Kayakave Kailasa (work is worship) and Nudidante Nade (walk the talk) were some of the Basavannas vachanas that Rahul invoked during his attacks on Prime Minister Narendra Modi. And he did more than that. Rahul visited the influential Lingayat religious centres – Gavimutt in Koppal, Sharana Basaveshwara Temple in Kalaburagi, the Murugha Mutt in Dharwad and the Anubhava Mantapa at Basavakalyan in Bidar. “What Rahul tried to do was hit two birds with one stone,” said A Narayana, who teaches politics and public policy at Azim Premji University. “Basavannas appeal is beyond Lingayats. Even Dalits and OBCs, who form the Congress core constituency, identify with Basavanna.”

The Hyderabad-Karnataka and Mumbai-Karnataka regions comprise 96 out of 224 Assembly segments in the state. Although a BJP bastion, the Congress did well here in the 2013 polls owing to Yeddyurappa forming his own party that ended up splitting the BJPs votes.

• _Supplied information_
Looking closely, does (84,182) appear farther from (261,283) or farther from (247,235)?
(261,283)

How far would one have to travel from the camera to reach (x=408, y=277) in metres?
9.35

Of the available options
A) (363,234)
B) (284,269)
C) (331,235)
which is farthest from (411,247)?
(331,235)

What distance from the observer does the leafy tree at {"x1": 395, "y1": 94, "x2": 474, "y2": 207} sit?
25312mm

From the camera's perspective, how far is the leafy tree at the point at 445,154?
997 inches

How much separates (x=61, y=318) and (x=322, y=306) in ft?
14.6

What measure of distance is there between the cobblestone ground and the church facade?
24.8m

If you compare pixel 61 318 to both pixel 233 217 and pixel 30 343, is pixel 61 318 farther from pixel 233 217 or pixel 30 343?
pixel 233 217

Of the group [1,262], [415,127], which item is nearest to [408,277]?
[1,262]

• _Task_
Print the passage on Rahul's Karnataka campaign in full, word for word. The data plays no part in what is asked here.

• _Answer below_
Kayakave Kailasa (work is worship) and Nudidante Nade (walk the talk) were some of the Basavannas vachanas that Rahul invoked during his attacks on Prime Minister Narendra Modi. And he did more than that. Rahul visited the influential Lingayat religious centres – Gavimutt in Koppal, Sharana Basaveshwara Temple in Kalaburagi, the Murugha Mutt in Dharwad and the Anubhava Mantapa at Basavakalyan in Bidar. “What Rahul tried to do was hit two birds with one stone,” said A Narayana, who teaches politics and public policy at Azim Premji University. “Basavannas appeal is beyond Lingayats. Even Dalits and OBCs, who form the Congress core constituency, identify with Basavanna.”

The Hyderabad-Karnataka and Mumbai-Karnataka regions comprise 96 out of 224 Assembly segments in the state. Although a BJP bastion, the Congress did well here in the 2013 polls owing to Yeddyurappa forming his own party that ended up splitting the BJPs votes.